▶ [Selected extract]
········
The Standard formula assigns a risk value ${\mathrm{SCR}}_i\left(x\right)\in \mathbb{R}$ to each of the above risk modules $i\in \mathrm{RiskMod}$ (again by giving specific calculating rules that do not involve stochastic modeling). For the calculation of the individual ${\mathrm{SCR}}_i\left(x\right)$, various methodological approaches are used, which may differ from module to module. For example, for the calculation of ${\mathrm{SCR}}_{\mathrm{market}}\left(x\right)$, it is necessary to estimate the risk for investments in equities, which is realized by a simple factor model. For this, the regulator calibrates stress factors which are multiplied by company-specific quantities. The stress factors are real numbers which, in the case of equity risk, correspond to a change in market prices according to a 200-year event. The company-specific quantity is here the amount of capital invested in equities. Similar rules are also provided for the other risk modules, for which we refer to the literature.

The individual risk modules are aggregated as follows. Using the correlation matrix Corr given by the regulator (European Parliament and European Council (2009), Annex IX, (1)), the risk modules life, non-life, health, market, default, intangible asset are amalgamated yielding the so-called Basic Solvency Capital Requirement $\mathrm{BSCR}\left(x\right)$. To ultimately reach an approximation for the Solvency Capital Requirement ${\mathrm{SCR}}_{LD}\left(x\right)$, a twofold process is involved: first, we deduct the adjustment factor Adj representing loss-absorption capacity, and subsequently, we integrate the SCR operational element ${\mathrm{SCR}}_{\mathrm{operational}}$, addressing the imperative for capital against operational risk, into the $\mathrm{BSCR}\left(x\right)$ framework. This yields the following expression:

$$\begin{array}{c}\hfill {\mathrm{SCR}}_{LD}\left(x\right)\approx \mathrm{BSCR}\left(x\right)-\mathrm{Adj}+{\mathrm{SCR}}_{\mathrm{operational}},\end{array}$$

(4)
········
▶ [Prompt a] Put the entries into a Markdown table with the columns Row and Line, one line of the entries per row and blank lines left out. Begin at the line that has "Within the photograph" and stop after the last line of the entries.

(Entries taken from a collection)
········
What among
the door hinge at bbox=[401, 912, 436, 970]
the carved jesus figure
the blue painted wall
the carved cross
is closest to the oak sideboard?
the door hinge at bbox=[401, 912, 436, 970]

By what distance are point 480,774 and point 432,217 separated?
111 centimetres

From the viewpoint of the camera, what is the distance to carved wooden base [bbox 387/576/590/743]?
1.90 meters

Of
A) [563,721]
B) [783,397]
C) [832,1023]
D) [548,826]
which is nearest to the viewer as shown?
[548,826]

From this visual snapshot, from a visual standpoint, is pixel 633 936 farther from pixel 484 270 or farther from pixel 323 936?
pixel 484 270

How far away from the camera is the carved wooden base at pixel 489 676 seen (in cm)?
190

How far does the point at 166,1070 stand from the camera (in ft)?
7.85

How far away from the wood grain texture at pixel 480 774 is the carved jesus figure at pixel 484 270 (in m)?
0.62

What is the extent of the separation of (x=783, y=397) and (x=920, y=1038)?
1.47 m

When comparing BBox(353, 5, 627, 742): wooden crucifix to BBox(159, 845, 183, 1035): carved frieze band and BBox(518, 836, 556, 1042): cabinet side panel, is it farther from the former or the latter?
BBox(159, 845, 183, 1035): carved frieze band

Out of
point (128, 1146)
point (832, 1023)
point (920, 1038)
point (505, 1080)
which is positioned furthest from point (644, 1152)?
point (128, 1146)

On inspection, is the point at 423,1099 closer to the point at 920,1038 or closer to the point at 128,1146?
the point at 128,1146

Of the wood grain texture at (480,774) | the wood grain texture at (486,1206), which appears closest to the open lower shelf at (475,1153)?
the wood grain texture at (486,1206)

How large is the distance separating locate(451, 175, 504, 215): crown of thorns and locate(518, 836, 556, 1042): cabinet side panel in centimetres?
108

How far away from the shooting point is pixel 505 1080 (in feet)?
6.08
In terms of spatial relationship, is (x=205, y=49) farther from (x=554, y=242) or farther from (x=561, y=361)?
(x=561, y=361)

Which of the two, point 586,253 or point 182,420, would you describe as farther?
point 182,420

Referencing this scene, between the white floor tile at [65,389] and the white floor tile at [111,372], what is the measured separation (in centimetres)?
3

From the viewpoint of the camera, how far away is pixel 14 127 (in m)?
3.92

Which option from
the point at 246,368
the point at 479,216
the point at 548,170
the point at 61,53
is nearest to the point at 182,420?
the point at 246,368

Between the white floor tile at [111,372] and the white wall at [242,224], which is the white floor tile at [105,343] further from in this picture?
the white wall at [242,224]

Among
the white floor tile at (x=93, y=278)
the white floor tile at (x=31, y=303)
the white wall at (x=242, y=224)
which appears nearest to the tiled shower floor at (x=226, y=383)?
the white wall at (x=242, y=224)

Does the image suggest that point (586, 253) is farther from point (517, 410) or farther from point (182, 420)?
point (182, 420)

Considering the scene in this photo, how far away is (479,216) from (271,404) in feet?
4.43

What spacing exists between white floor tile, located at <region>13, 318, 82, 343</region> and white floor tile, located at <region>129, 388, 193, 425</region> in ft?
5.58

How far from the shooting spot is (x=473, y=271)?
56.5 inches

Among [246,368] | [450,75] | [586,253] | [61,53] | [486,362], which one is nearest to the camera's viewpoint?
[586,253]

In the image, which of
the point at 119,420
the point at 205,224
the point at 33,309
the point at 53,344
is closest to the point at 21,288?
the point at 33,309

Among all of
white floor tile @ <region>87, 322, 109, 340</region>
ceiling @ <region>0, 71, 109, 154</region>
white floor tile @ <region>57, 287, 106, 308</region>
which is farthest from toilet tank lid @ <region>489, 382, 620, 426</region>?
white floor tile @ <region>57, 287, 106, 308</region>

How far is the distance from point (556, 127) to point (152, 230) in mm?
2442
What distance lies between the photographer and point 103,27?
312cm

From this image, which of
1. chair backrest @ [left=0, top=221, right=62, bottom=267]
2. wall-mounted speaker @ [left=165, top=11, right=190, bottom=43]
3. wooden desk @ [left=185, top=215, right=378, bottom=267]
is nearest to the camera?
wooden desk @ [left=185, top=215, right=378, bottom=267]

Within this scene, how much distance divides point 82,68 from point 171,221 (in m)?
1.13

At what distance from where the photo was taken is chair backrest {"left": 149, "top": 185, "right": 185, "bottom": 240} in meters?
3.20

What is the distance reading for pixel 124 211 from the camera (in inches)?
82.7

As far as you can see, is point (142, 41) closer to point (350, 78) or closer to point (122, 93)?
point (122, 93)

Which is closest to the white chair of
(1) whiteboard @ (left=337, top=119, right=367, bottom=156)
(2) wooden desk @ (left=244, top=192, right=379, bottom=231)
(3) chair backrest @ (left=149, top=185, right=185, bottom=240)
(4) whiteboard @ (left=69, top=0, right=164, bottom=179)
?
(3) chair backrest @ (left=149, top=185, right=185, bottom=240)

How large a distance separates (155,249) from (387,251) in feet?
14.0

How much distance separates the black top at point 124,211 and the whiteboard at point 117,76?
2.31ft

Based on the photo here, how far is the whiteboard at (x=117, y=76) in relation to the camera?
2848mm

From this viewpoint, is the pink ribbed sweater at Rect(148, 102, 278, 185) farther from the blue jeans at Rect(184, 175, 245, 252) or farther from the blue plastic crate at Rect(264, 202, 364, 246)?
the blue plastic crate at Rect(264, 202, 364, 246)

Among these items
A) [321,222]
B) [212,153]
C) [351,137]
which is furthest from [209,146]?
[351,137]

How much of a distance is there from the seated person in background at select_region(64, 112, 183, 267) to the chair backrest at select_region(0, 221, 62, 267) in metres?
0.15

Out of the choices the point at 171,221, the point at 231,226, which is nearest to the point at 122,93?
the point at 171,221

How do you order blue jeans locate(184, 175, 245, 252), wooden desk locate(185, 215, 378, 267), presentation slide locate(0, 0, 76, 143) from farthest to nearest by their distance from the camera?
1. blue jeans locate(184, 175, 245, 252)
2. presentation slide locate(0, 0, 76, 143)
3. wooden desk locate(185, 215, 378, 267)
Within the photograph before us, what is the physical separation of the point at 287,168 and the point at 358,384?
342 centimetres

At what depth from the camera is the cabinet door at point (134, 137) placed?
········
▶ [Prompt b] According to the passage on the Standard formula, why is the SCR operational element added when going from BSCR(x) to the approximation of the Solvency Capital Requirement?

▶ [Written answer a]
| Row | Line |
|---|---|
| 1 | Within the photograph before us, what is the physical separation of the point at 287,168 and the point at 358,384? |
| 2 | 342 centimetres |
| 3 | At what depth from the camera is the cabinet door at point (134, 137) placed? |

▶ [Written answer b] The SCR operational element is added to cover the need for capital against operational risk. It is added after the adjustment factor Adj, which represents loss-absorption capacity, has been subtracted. This gives SCR_LD(x) ≈ BSCR(x) − Adj + SCR_operational.